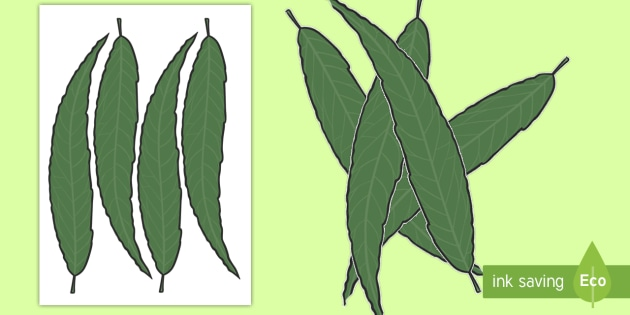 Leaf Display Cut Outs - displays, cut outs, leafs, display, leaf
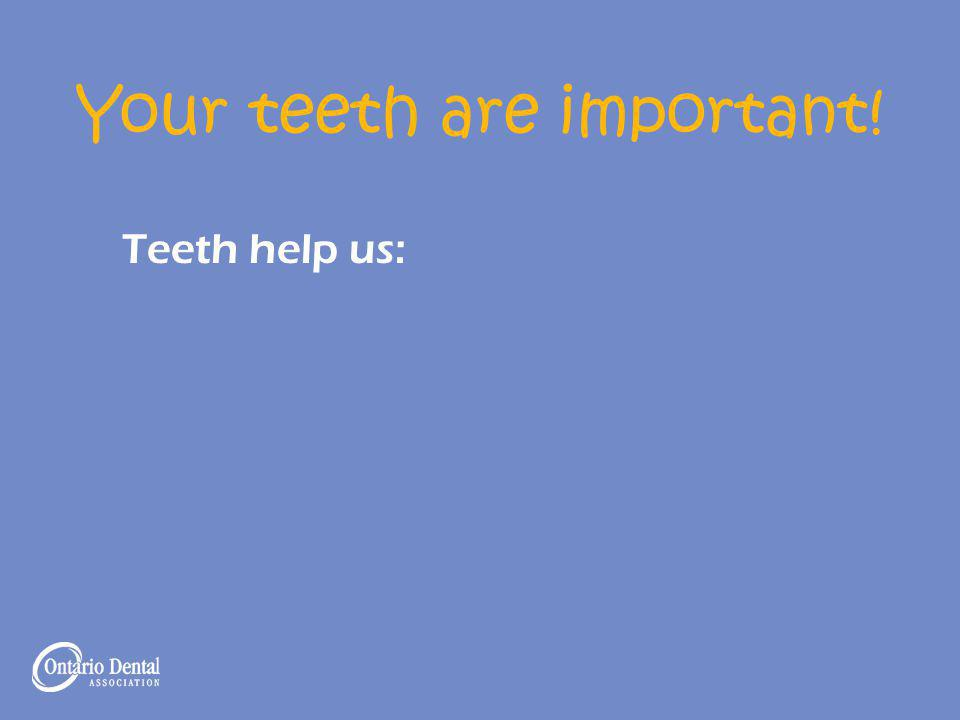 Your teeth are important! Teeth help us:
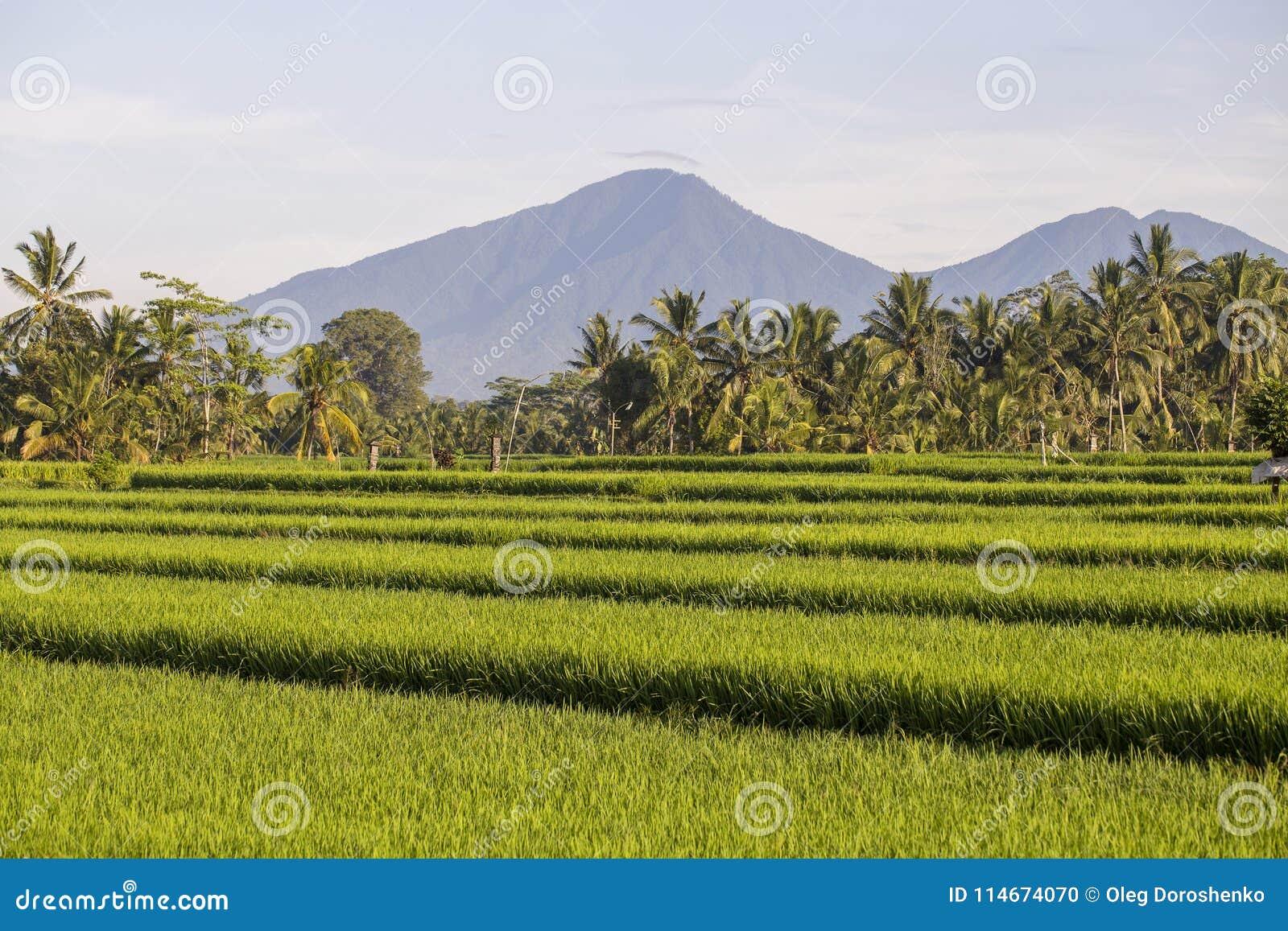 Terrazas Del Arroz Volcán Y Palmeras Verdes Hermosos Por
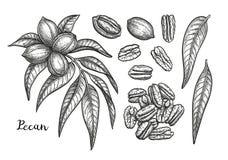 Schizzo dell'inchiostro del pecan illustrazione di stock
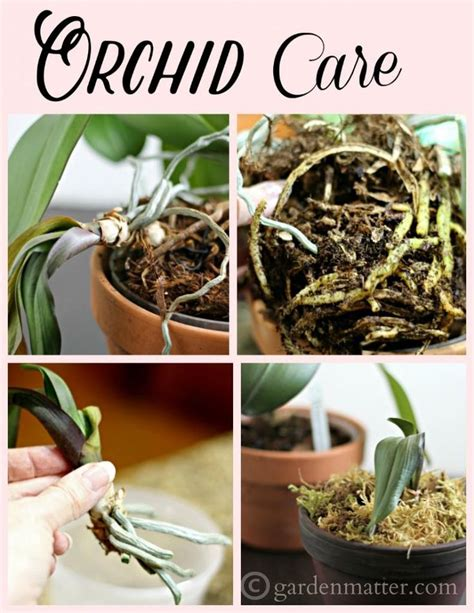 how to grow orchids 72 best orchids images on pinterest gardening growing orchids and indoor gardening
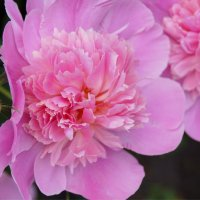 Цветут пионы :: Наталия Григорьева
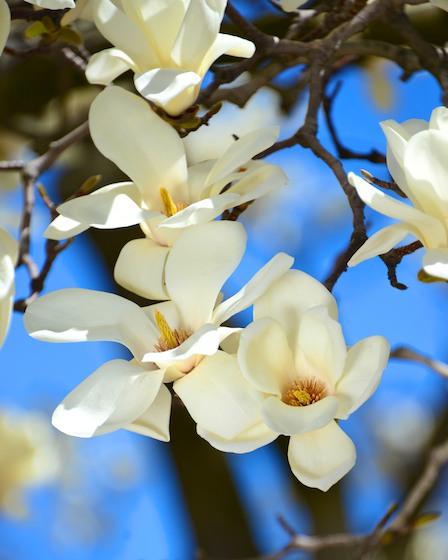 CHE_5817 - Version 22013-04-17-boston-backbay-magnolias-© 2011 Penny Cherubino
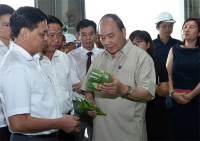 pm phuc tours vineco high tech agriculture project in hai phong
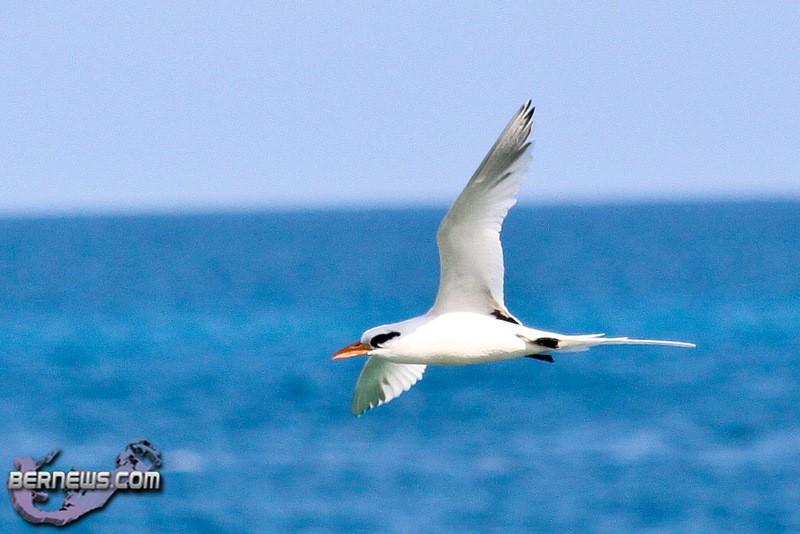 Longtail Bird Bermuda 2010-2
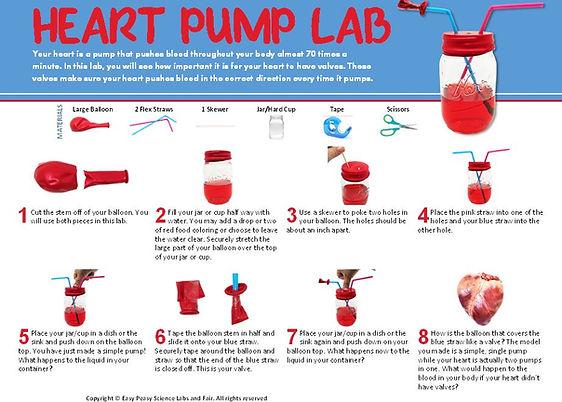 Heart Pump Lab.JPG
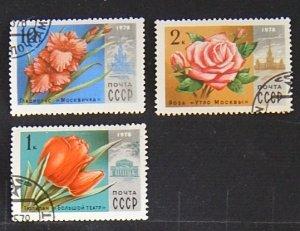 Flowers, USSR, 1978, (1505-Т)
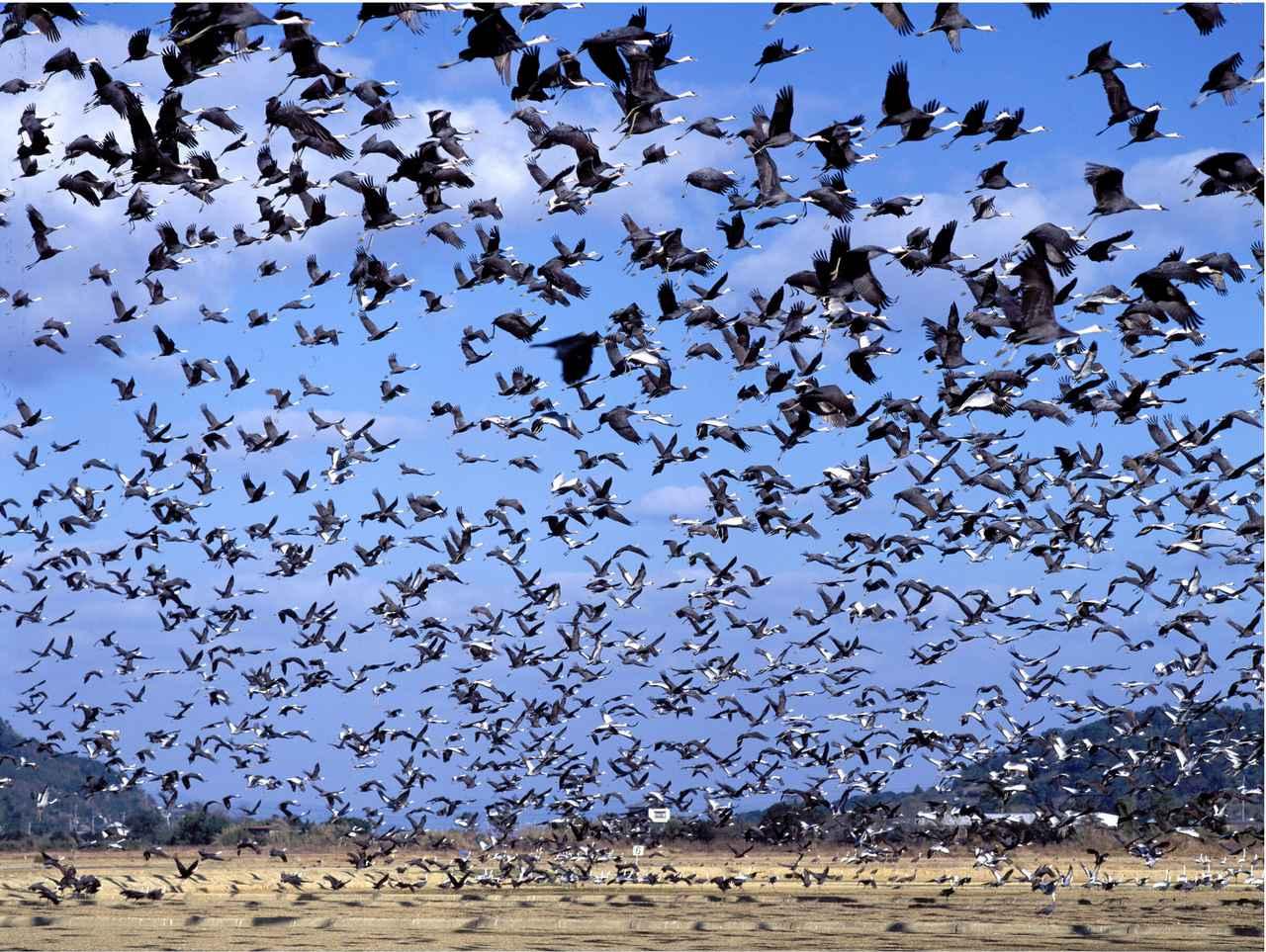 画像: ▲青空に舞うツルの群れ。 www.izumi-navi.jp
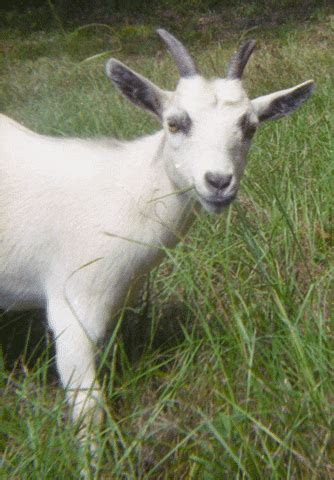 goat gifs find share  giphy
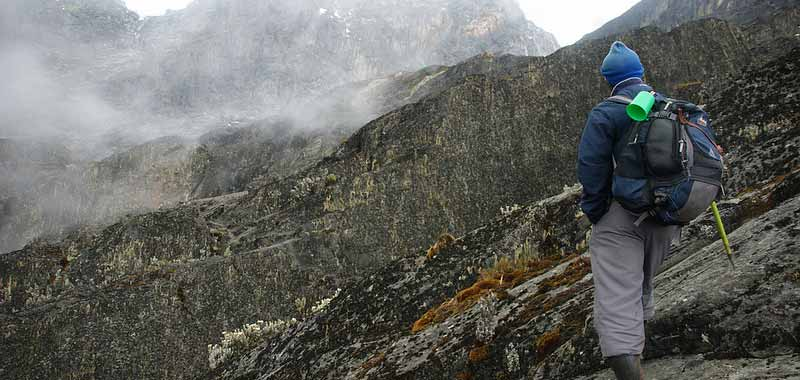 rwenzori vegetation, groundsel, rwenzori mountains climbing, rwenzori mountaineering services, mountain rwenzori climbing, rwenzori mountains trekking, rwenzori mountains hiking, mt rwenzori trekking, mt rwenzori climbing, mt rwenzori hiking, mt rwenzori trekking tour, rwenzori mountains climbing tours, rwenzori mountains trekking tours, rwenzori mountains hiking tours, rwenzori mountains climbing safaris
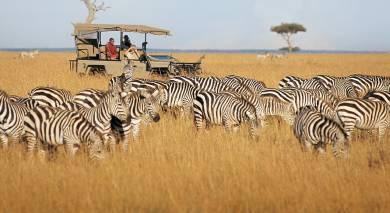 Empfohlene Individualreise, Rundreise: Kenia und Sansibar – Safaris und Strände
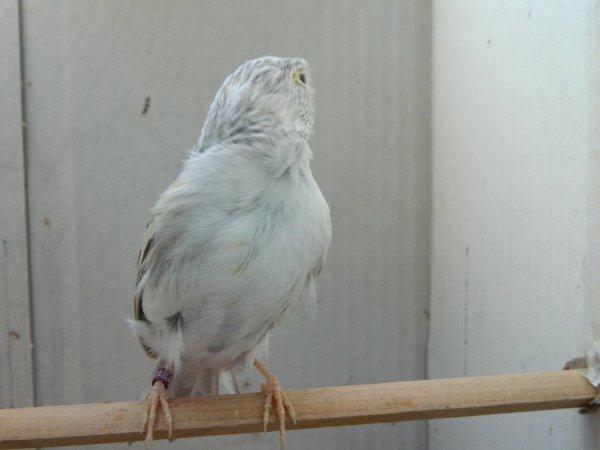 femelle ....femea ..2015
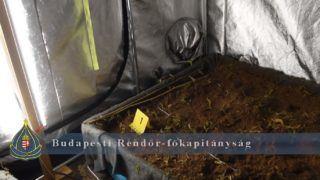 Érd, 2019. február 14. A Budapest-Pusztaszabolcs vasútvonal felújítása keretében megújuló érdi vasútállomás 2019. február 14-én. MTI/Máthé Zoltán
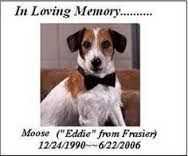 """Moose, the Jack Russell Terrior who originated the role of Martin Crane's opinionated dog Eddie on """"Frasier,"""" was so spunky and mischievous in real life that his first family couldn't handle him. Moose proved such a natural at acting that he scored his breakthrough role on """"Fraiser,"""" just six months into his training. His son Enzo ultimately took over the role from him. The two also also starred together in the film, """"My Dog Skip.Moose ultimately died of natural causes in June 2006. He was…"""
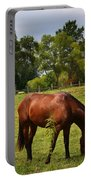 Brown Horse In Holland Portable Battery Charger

● WHAT YOU WILL DO: What are the lines above from the one with "Longtail Bird Bermuda 2010-2" to the one with "Érd, 2019. február", both included? Reproduce them exactly, without pictures.

● WORKED SOLUTION:
 Longtail Bird Bermuda 2010-2
 Heart Pump Lab.JPG
 Flowers, USSR, 1978, (1505-Т)
 画像: ▲青空に舞うツルの群れ。 www.izumi-navi.jp
 goat gifs find share  giphy
 rwenzori vegetation, groundsel, rwenzori mountains climbing, rwenzori mountaineering services, mountain rwenzori climbing, rwenzori mountains trekking, rwenzori mountains hiking, mt rwenzori trekking, mt rwenzori climbing, mt rwenzori hiking, mt rwenzori trekking tour, rwenzori mountains climbing tours, rwenzori mountains trekking tours, rwenzori mountains hiking tours, rwenzori mountains climbing safaris
 Empfohlene Individualreise, Rundreise: Kenia und Sansibar – Safaris und Strände
 femelle ....femea ..2015
 Érd, 2019. február 14. A Budapest-Pusztaszabolcs vasútvonal felújítása keretében megújuló érdi vasútállomás 2019. február 14-én. MTI/Máthé Zoltán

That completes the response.